PASSAGE PROVIDED:
** start **
Floods drown hope in Pakistan’s impoverished Punjab villages

Author Avatar

NDOLOVU

Joined: Sep 2017

OKARA – The coursing floods in eastern Pakistan first swallowed Nasreen Bibi’s corn crop, then the cattle that fed on it, and finally her family home.

They retreated to the roof to escape the rising water, before fleeing for their lives by boat.

“We didn’t bring any of our belongings with us, everything we own is abandoned back there,” said Bibi, who guesses her age in the 30s, from a relief camp inside a school in Mandi Ahmedabad, a village in eastern Punjab province.

“There is nothing left back home,” she said, wiping away tears in a tent she shares with three young daughters.

“Fear plays on my children’s minds.”

Swaths of Pakistan’s breadbasket were inundated this month, with at least 130,000 people evacuated, after the Sutlej river burst its banks and spilled over hundreds of villages and thousands of acres.

The head of Punjab’s government, Mohsin Naqvi, said the flooding was caused by India releasing excess reservoir water into the Sutlej river, causing flooding downstream on the Pakistani side of the border.
** end **
DATASET ENTRIES:
** start **
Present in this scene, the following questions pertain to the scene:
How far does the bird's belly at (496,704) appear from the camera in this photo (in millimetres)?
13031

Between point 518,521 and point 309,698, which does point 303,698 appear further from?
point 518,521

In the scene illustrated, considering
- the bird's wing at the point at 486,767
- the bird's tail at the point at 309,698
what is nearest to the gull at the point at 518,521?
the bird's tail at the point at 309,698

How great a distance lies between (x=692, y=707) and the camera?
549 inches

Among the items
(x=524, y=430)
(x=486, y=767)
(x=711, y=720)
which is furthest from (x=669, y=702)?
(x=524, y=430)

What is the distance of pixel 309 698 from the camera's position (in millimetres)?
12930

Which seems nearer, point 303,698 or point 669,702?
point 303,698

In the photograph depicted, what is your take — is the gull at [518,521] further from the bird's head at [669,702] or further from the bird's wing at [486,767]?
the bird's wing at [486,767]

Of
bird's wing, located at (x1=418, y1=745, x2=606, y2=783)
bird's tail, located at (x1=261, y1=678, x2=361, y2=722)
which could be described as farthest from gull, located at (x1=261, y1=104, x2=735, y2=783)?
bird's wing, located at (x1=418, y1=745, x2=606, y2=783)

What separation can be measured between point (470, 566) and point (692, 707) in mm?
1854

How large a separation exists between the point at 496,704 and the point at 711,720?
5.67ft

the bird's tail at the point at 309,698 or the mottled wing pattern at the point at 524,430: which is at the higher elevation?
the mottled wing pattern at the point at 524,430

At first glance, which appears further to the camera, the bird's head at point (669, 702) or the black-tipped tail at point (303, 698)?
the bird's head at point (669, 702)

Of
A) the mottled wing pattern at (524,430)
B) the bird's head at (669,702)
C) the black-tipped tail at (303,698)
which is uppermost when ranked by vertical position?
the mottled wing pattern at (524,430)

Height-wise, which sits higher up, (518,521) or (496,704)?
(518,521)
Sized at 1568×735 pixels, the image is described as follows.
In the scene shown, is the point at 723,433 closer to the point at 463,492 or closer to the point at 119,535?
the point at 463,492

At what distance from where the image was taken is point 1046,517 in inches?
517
** end **
INSTRUCTION A: From the article on the Punjab floods, write out the passage that opens with the words containing "Author Avatar" and closes with "her family home.".
INSTRUCTION B: According to the article on the Punjab floods, how many people were evacuated this month?
The lines placed after the article are material unrelated to it.

EXERCISE RESPONSE A:
Author Avatar

NDOLOVU

Joined: Sep 2017

OKARA – The coursing floods in eastern Pakistan first swallowed Nasreen Bibi’s corn crop, then the cattle that fed on it, and finally her family home.

EXERCISE RESPONSE B: At least 130,000 people were evacuated.